* Problem *
Write out each of the items below word for word, leaving out the pictures.

* Records shown *
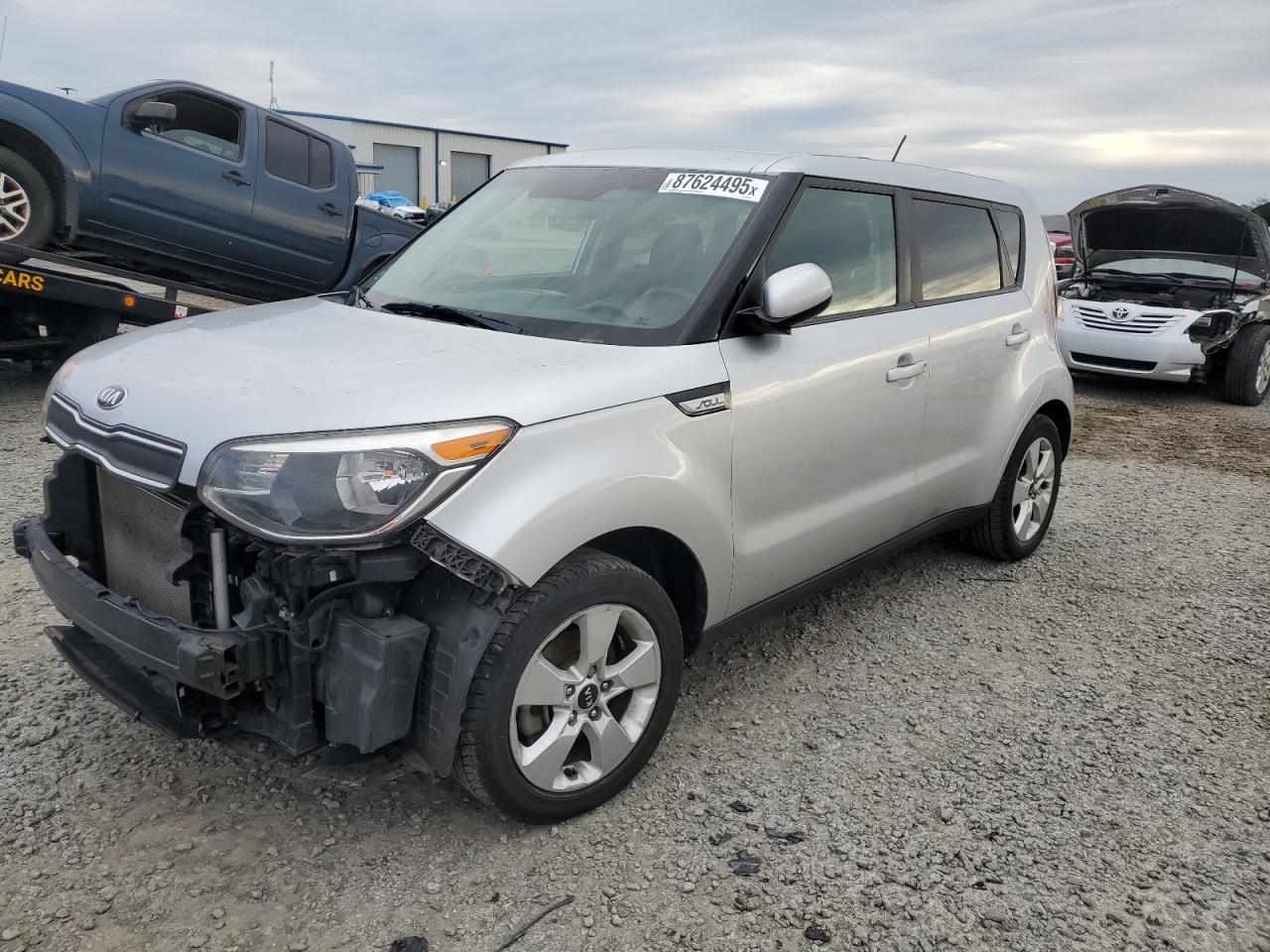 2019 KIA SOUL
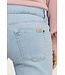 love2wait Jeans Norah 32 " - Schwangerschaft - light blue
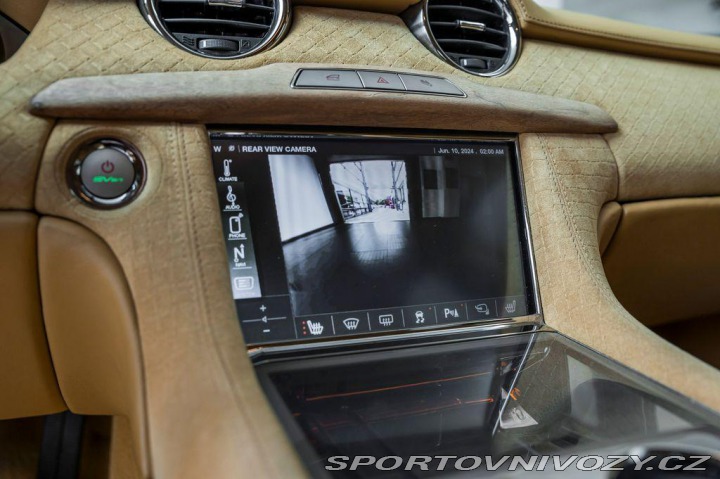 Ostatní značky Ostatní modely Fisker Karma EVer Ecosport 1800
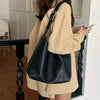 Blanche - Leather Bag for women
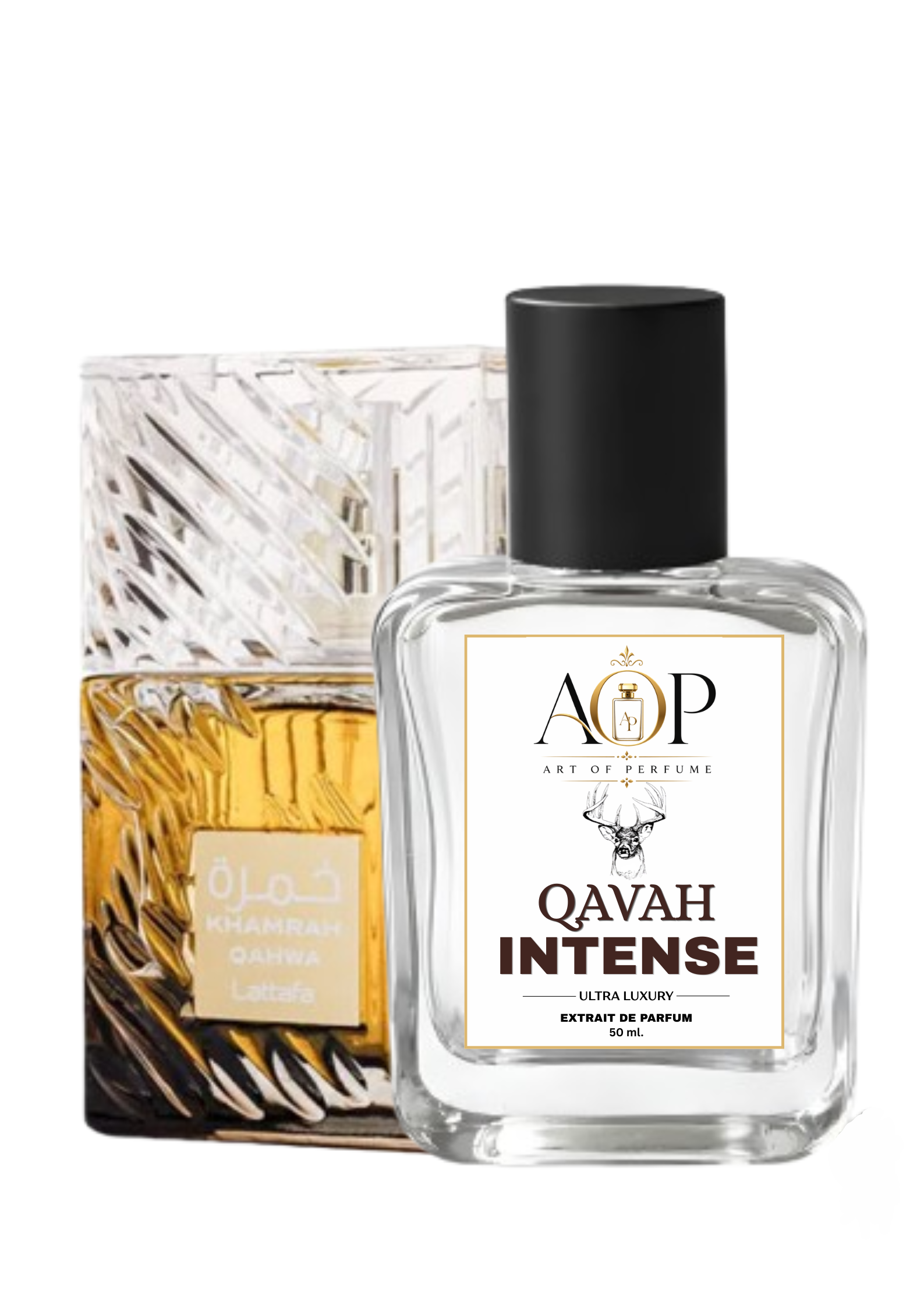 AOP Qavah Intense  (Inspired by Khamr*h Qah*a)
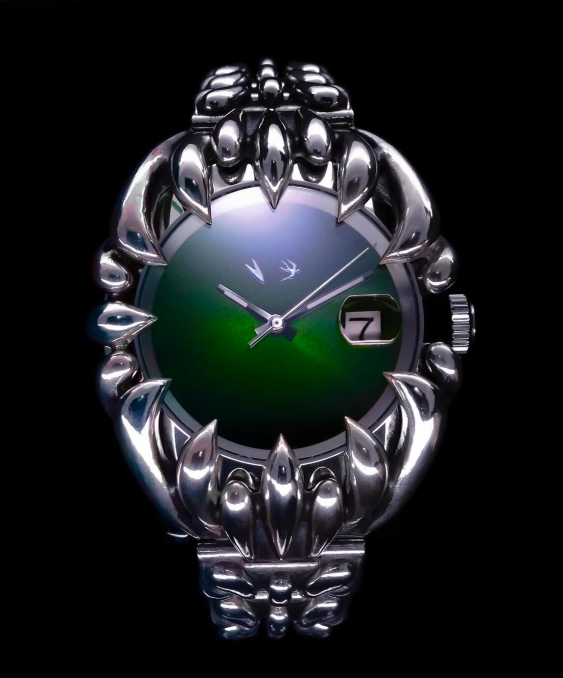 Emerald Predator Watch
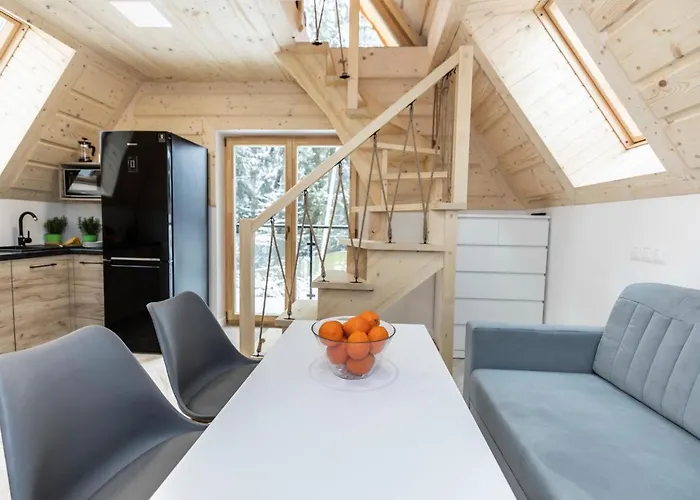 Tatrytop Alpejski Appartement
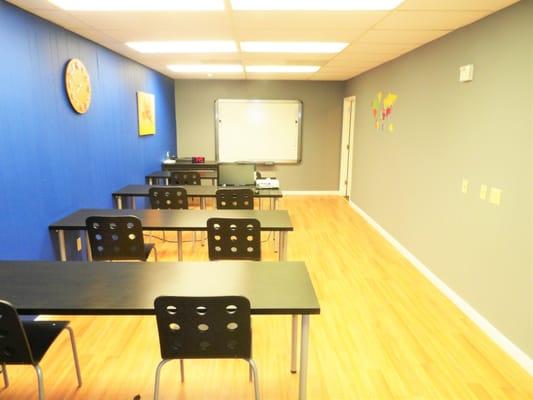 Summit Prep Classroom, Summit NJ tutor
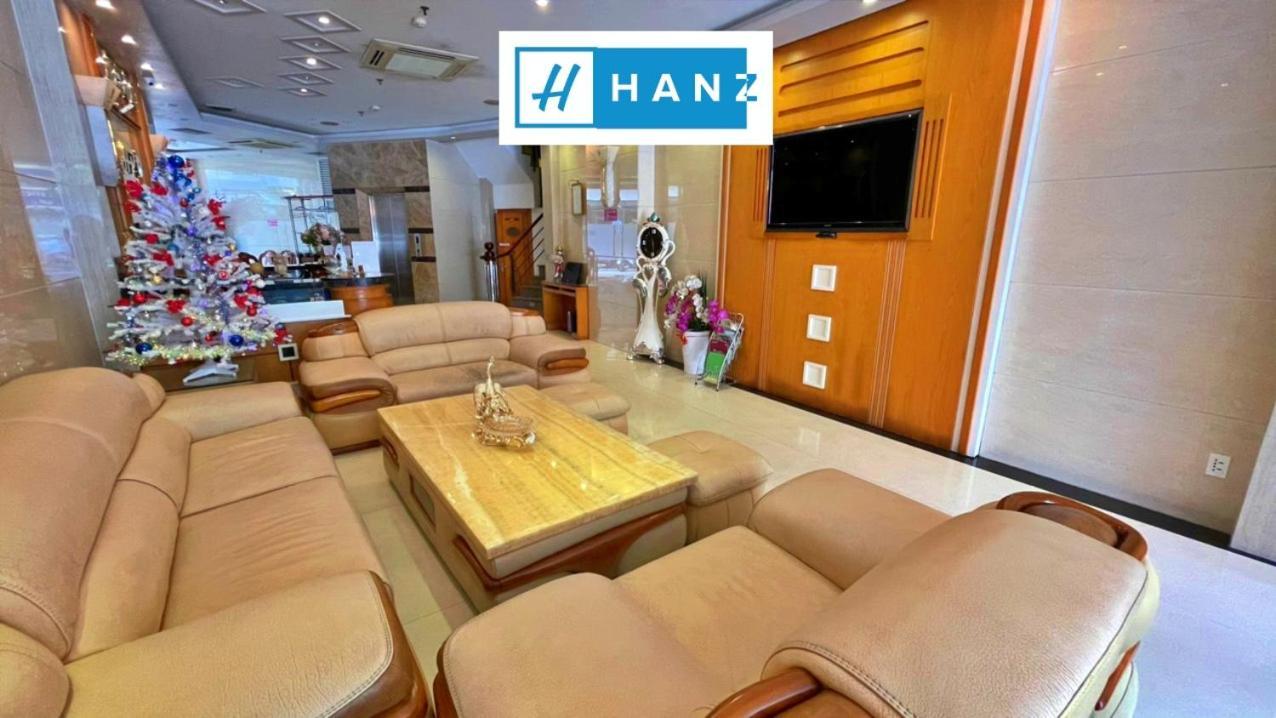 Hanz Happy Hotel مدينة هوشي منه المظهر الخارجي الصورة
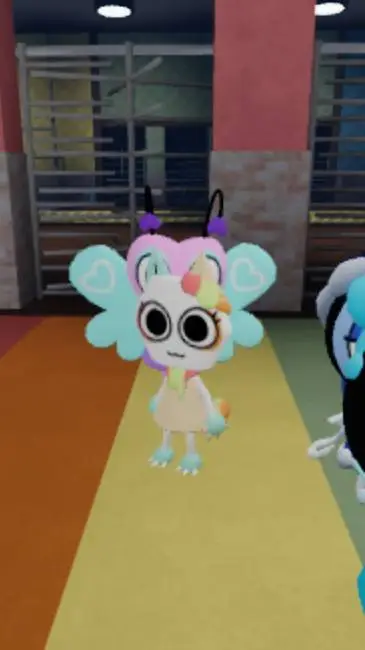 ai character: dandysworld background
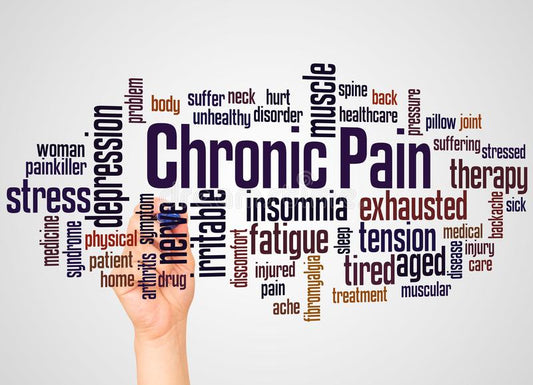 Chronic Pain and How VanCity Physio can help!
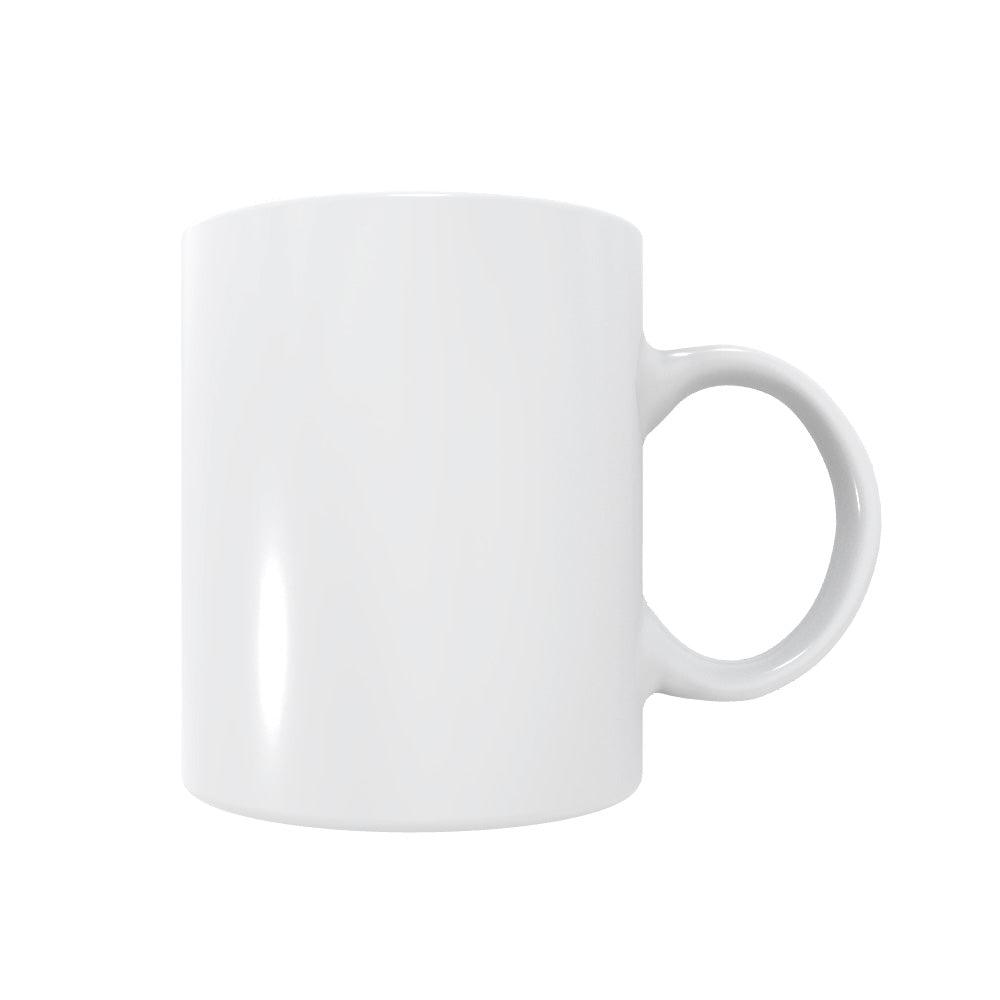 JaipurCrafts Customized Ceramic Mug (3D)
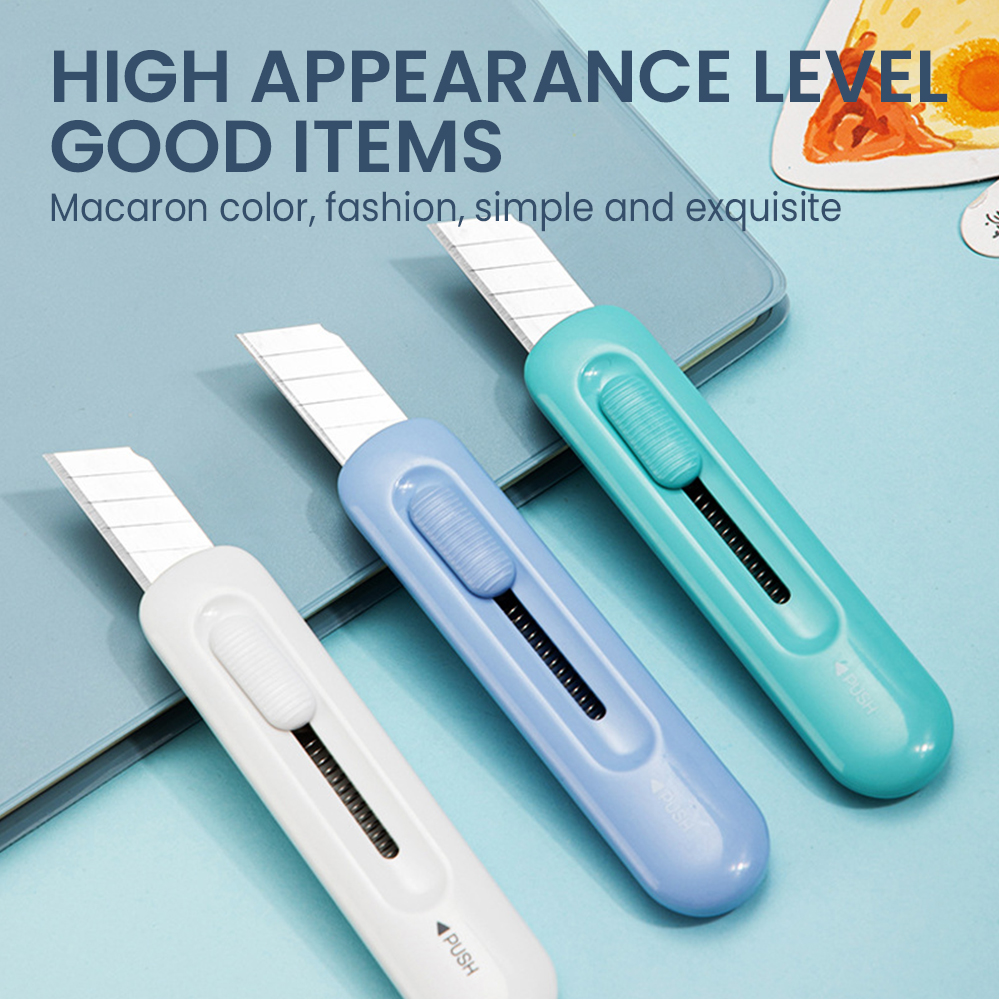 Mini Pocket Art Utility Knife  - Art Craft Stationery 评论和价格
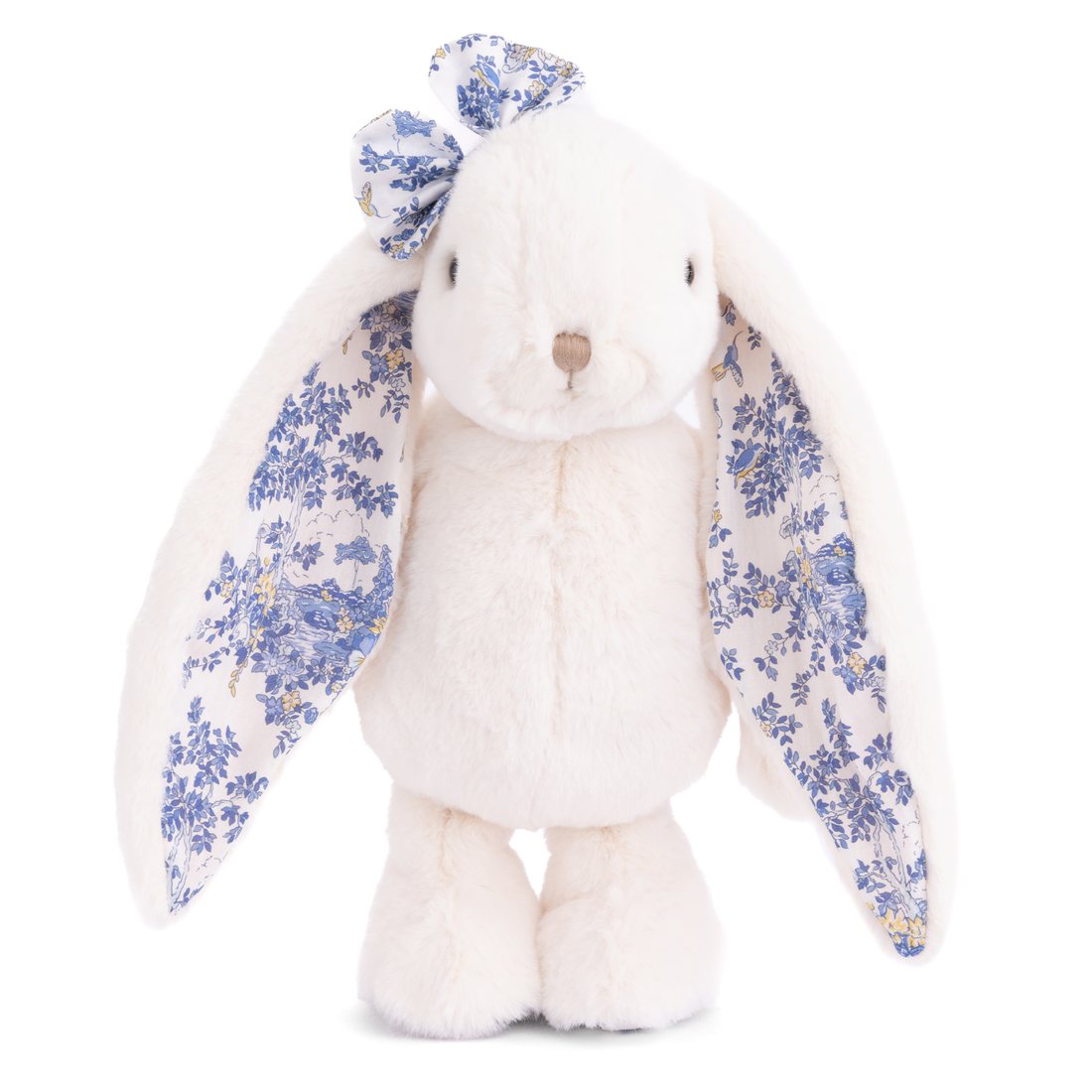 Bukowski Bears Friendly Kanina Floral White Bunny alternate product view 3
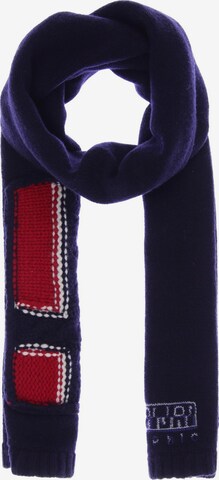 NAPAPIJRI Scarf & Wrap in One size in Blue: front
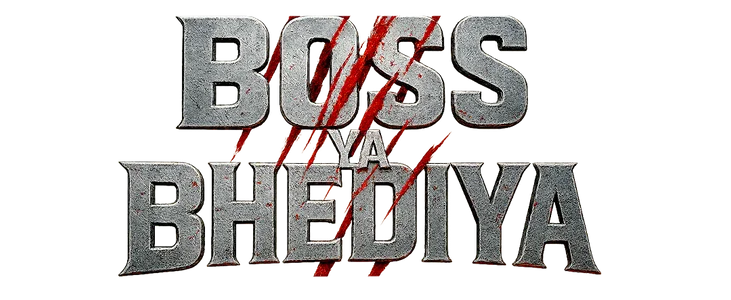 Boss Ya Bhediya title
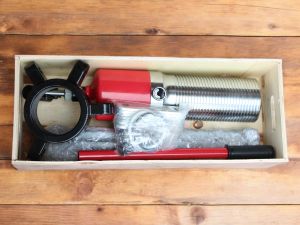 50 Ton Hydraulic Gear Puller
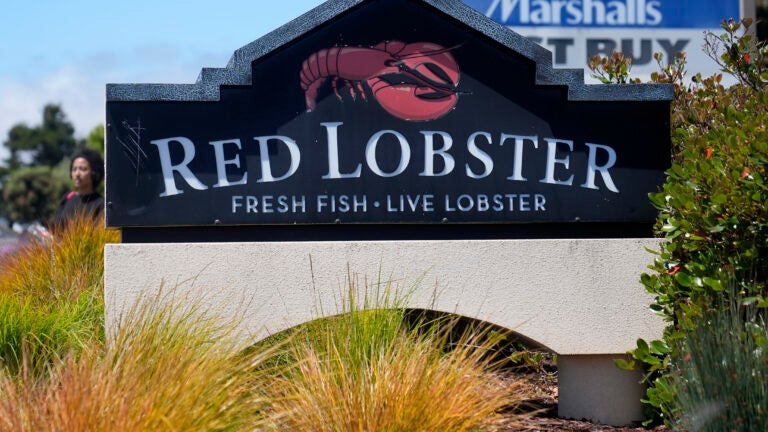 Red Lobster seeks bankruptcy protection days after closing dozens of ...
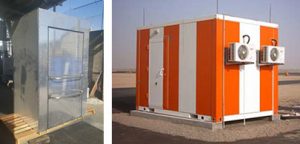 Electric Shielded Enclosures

* Result *
 2019 KIA SOUL
 love2wait Jeans Norah 32 " - Schwangerschaft - light blue
 Ostatní značky Ostatní modely Fisker Karma EVer Ecosport 1800
 Blanche - Leather Bag for women
 AOP Qavah Intense  (Inspired by Khamr*h Qah*a)
 Emerald Predator Watch
 Tatrytop Alpejski Appartement
 Summit Prep Classroom, Summit NJ tutor
 Hanz Happy Hotel مدينة هوشي منه المظهر الخارجي الصورة
 ai character: dandysworld background
 Chronic Pain and How VanCity Physio can help!
 JaipurCrafts Customized Ceramic Mug (3D)
 Mini Pocket Art Utility Knife  - Art Craft Stationery 评论和价格
 Bukowski Bears Friendly Kanina Floral White Bunny alternate product view 3
 NAPAPIJRI Scarf & Wrap in One size in Blue: front
 Boss Ya Bhediya title
 50 Ton Hydraulic Gear Puller
 Red Lobster seeks bankruptcy protection days after closing dozens of ...
 Electric Shielded Enclosures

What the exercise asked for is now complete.